▶ Prompt
Each line below needs to be restated word for word.

*** Opening Entries provided ***

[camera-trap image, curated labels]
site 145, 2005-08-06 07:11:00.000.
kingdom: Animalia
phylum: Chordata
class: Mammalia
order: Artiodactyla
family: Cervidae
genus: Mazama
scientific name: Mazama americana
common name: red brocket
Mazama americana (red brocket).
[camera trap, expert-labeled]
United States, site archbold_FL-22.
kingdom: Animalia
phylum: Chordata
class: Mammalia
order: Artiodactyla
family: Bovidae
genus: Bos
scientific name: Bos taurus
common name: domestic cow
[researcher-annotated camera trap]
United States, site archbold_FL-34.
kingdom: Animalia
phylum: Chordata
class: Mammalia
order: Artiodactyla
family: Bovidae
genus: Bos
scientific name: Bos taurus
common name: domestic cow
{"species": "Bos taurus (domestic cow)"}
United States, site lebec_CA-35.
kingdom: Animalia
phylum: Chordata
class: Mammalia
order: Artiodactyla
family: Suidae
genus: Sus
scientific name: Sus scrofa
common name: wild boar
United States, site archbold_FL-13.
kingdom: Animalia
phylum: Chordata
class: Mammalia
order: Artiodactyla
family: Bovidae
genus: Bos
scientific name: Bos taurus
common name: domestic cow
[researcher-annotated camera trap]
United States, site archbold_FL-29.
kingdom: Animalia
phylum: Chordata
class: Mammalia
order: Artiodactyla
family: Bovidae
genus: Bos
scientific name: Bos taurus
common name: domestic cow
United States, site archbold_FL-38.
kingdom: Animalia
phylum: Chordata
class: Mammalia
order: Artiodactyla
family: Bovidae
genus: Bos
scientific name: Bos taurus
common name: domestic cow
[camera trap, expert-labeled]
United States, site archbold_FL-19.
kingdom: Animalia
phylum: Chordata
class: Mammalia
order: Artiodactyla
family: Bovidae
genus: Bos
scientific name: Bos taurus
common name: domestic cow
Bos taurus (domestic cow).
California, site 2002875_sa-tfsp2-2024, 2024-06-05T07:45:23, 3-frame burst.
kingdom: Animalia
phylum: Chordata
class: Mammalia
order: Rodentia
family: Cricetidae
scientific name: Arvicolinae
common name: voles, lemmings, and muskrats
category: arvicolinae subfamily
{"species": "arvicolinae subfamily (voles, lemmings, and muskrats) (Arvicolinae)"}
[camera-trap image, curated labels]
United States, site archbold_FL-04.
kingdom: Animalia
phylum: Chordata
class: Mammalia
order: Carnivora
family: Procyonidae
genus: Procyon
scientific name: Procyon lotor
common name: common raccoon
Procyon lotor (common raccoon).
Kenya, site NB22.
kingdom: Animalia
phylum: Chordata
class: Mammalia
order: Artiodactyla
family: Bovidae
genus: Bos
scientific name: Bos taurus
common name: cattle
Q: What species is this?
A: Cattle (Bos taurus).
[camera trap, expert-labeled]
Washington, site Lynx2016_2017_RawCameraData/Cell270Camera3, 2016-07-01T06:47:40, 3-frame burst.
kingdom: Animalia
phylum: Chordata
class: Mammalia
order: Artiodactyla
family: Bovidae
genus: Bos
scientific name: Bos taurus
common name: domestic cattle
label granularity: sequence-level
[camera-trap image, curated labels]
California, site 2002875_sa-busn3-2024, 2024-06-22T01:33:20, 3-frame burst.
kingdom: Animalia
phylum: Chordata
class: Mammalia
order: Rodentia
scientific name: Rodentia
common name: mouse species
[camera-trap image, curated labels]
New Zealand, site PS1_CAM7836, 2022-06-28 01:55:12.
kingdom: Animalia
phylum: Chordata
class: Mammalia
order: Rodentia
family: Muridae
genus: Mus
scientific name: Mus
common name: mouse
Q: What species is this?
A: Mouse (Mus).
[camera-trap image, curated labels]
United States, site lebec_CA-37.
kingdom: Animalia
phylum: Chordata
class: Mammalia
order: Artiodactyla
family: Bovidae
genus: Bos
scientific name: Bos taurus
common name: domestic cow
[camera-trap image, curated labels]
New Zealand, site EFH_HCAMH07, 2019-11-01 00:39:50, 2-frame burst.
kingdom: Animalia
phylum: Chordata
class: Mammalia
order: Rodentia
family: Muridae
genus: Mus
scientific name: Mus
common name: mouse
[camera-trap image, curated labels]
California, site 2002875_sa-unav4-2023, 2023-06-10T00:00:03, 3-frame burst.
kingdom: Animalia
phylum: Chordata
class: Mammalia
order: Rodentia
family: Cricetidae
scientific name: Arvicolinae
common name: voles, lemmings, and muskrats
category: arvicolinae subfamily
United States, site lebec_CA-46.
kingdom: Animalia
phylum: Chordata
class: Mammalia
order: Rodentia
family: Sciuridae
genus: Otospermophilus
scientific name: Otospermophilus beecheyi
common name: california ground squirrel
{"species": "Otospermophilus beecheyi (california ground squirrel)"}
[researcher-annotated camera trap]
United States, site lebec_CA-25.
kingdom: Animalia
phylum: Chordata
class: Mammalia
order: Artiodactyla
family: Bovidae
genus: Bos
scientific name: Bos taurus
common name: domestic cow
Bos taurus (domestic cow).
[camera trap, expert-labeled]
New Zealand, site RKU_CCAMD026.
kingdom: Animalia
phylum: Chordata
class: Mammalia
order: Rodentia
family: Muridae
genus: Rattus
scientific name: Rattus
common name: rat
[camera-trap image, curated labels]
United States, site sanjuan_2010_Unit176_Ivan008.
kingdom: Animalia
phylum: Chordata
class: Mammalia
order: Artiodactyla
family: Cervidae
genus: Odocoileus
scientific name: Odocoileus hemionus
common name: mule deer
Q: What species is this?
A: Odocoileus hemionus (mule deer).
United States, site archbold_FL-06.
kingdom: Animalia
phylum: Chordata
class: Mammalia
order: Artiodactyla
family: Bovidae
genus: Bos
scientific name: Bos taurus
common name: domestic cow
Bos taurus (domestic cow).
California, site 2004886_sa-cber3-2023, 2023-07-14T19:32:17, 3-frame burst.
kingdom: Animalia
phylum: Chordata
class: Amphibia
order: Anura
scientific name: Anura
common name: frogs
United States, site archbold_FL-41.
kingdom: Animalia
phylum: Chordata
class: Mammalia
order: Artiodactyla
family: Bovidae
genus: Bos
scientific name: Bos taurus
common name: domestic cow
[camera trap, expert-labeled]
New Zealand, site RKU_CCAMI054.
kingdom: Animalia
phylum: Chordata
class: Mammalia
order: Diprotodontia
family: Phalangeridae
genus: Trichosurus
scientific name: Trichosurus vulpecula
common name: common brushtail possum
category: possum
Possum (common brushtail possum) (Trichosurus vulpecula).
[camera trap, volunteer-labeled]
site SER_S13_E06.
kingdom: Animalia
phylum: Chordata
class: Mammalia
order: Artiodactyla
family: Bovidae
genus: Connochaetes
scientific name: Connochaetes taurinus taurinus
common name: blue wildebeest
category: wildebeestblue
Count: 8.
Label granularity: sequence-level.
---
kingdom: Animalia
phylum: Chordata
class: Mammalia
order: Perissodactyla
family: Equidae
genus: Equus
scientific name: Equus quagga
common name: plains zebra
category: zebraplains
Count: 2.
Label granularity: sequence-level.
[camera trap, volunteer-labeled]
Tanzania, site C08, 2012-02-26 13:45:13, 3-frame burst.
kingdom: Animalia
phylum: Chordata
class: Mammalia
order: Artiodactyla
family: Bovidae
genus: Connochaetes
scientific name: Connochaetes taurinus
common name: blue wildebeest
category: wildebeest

*** Closing Entries provided ***

▶ Reply to the exercise
[camera-trap image, curated labels]
site 145, 2005-08-06 07:11:00.000.
kingdom: Animalia
phylum: Chordata
class: Mammalia
order: Artiodactyla
family: Cervidae
genus: Mazama
scientific name: Mazama americana
common name: red brocket
Mazama americana (red brocket).
[camera trap, expert-labeled]
United States, site archbold_FL-22.
kingdom: Animalia
phylum: Chordata
class: Mammalia
order: Artiodactyla
family: Bovidae
genus: Bos
scientific name: Bos taurus
common name: domestic cow
[researcher-annotated camera trap]
United States, site archbold_FL-34.
kingdom: Animalia
phylum: Chordata
class: Mammalia
order: Artiodactyla
family: Bovidae
genus: Bos
scientific name: Bos taurus
common name: domestic cow
{"species": "Bos taurus (domestic cow)"}
United States, site lebec_CA-35.
kingdom: Animalia
phylum: Chordata
class: Mammalia
order: Artiodactyla
family: Suidae
genus: Sus
scientific name: Sus scrofa
common name: wild boar
United States, site archbold_FL-13.
kingdom: Animalia
phylum: Chordata
class: Mammalia
order: Artiodactyla
family: Bovidae
genus: Bos
scientific name: Bos taurus
common name: domestic cow
[researcher-annotated camera trap]
United States, site archbold_FL-29.
kingdom: Animalia
phylum: Chordata
class: Mammalia
order: Artiodactyla
family: Bovidae
genus: Bos
scientific name: Bos taurus
common name: domestic cow
United States, site archbold_FL-38.
kingdom: Animalia
phylum: Chordata
class: Mammalia
order: Artiodactyla
family: Bovidae
genus: Bos
scientific name: Bos taurus
common name: domestic cow
[camera trap, expert-labeled]
United States, site archbold_FL-19.
kingdom: Animalia
phylum: Chordata
class: Mammalia
order: Artiodactyla
family: Bovidae
genus: Bos
scientific name: Bos taurus
common name: domestic cow
Bos taurus (domestic cow).
California, site 2002875_sa-tfsp2-2024, 2024-06-05T07:45:23, 3-frame burst.
kingdom: Animalia
phylum: Chordata
class: Mammalia
order: Rodentia
family: Cricetidae
scientific name: Arvicolinae
common name: voles, lemmings, and muskrats
category: arvicolinae subfamily
{"species": "arvicolinae subfamily (voles, lemmings, and muskrats) (Arvicolinae)"}
[camera-trap image, curated labels]
United States, site archbold_FL-04.
kingdom: Animalia
phylum: Chordata
class: Mammalia
order: Carnivora
family: Procyonidae
genus: Procyon
scientific name: Procyon lotor
common name: common raccoon
Procyon lotor (common raccoon).
Kenya, site NB22.
kingdom: Animalia
phylum: Chordata
class: Mammalia
order: Artiodactyla
family: Bovidae
genus: Bos
scientific name: Bos taurus
common name: cattle
Q: What species is this?
A: Cattle (Bos taurus).
[camera trap, expert-labeled]
Washington, site Lynx2016_2017_RawCameraData/Cell270Camera3, 2016-07-01T06:47:40, 3-frame burst.
kingdom: Animalia
phylum: Chordata
class: Mammalia
order: Artiodactyla
family: Bovidae
genus: Bos
scientific name: Bos taurus
common name: domestic cattle
label granularity: sequence-level
[camera-trap image, curated labels]
California, site 2002875_sa-busn3-2024, 2024-06-22T01:33:20, 3-frame burst.
kingdom: Animalia
phylum: Chordata
class: Mammalia
order: Rodentia
scientific name: Rodentia
common name: mouse species
[camera-trap image, curated labels]
New Zealand, site PS1_CAM7836, 2022-06-28 01:55:12.
kingdom: Animalia
phylum: Chordata
class: Mammalia
order: Rodentia
family: Muridae
genus: Mus
scientific name: Mus
common name: mouse
Q: What species is this?
A: Mouse (Mus).
[camera-trap image, curated labels]
United States, site lebec_CA-37.
kingdom: Animalia
phylum: Chordata
class: Mammalia
order: Artiodactyla
family: Bovidae
genus: Bos
scientific name: Bos taurus
common name: domestic cow
[camera-trap image, curated labels]
New Zealand, site EFH_HCAMH07, 2019-11-01 00:39:50, 2-frame burst.
kingdom: Animalia
phylum: Chordata
class: Mammalia
order: Rodentia
family: Muridae
genus: Mus
scientific name: Mus
common name: mouse
[camera-trap image, curated labels]
California, site 2002875_sa-unav4-2023, 2023-06-10T00:00:03, 3-frame burst.
kingdom: Animalia
phylum: Chordata
class: Mammalia
order: Rodentia
family: Cricetidae
scientific name: Arvicolinae
common name: voles, lemmings, and muskrats
category: arvicolinae subfamily
United States, site lebec_CA-46.
kingdom: Animalia
phylum: Chordata
class: Mammalia
order: Rodentia
family: Sciuridae
genus: Otospermophilus
scientific name: Otospermophilus beecheyi
common name: california ground squirrel
{"species": "Otospermophilus beecheyi (california ground squirrel)"}
[researcher-annotated camera trap]
United States, site lebec_CA-25.
kingdom: Animalia
phylum: Chordata
class: Mammalia
order: Artiodactyla
family: Bovidae
genus: Bos
scientific name: Bos taurus
common name: domestic cow
Bos taurus (domestic cow).
[camera trap, expert-labeled]
New Zealand, site RKU_CCAMD026.
kingdom: Animalia
phylum: Chordata
class: Mammalia
order: Rodentia
family: Muridae
genus: Rattus
scientific name: Rattus
common name: rat
[camera-trap image, curated labels]
United States, site sanjuan_2010_Unit176_Ivan008.
kingdom: Animalia
phylum: Chordata
class: Mammalia
order: Artiodactyla
family: Cervidae
genus: Odocoileus
scientific name: Odocoileus hemionus
common name: mule deer
Q: What species is this?
A: Odocoileus hemionus (mule deer).
United States, site archbold_FL-06.
kingdom: Animalia
phylum: Chordata
class: Mammalia
order: Artiodactyla
family: Bovidae
genus: Bos
scientific name: Bos taurus
common name: domestic cow
Bos taurus (domestic cow).
California, site 2004886_sa-cber3-2023, 2023-07-14T19:32:17, 3-frame burst.
kingdom: Animalia
phylum: Chordata
class: Amphibia
order: Anura
scientific name: Anura
common name: frogs
United States, site archbold_FL-41.
kingdom: Animalia
phylum: Chordata
class: Mammalia
order: Artiodactyla
family: Bovidae
genus: Bos
scientific name: Bos taurus
common name: domestic cow
[camera trap, expert-labeled]
New Zealand, site RKU_CCAMI054.
kingdom: Animalia
phylum: Chordata
class: Mammalia
order: Diprotodontia
family: Phalangeridae
genus: Trichosurus
scientific name: Trichosurus vulpecula
common name: common brushtail possum
category: possum
Possum (common brushtail possum) (Trichosurus vulpecula).
[camera trap, volunteer-labeled]
site SER_S13_E06.
kingdom: Animalia
phylum: Chordata
class: Mammalia
order: Artiodactyla
family: Bovidae
genus: Connochaetes
scientific name: Connochaetes taurinus taurinus
common name: blue wildebeest
category: wildebeestblue
Count: 8.
Label granularity: sequence-level.
---
kingdom: Animalia
phylum: Chordata
class: Mammalia
order: Perissodactyla
family: Equidae
genus: Equus
scientific name: Equus quagga
common name: plains zebra
category: zebraplains
Count: 2.
Label granularity: sequence-level.
[camera trap, volunteer-labeled]
Tanzania, site C08, 2012-02-26 13:45:13, 3-frame burst.
kingdom: Animalia
phylum: Chordata
class: Mammalia
order: Artiodactyla
family: Bovidae
genus: Connochaetes
scientific name: Connochaetes taurinus
common name: blue wildebeest
category: wildebeest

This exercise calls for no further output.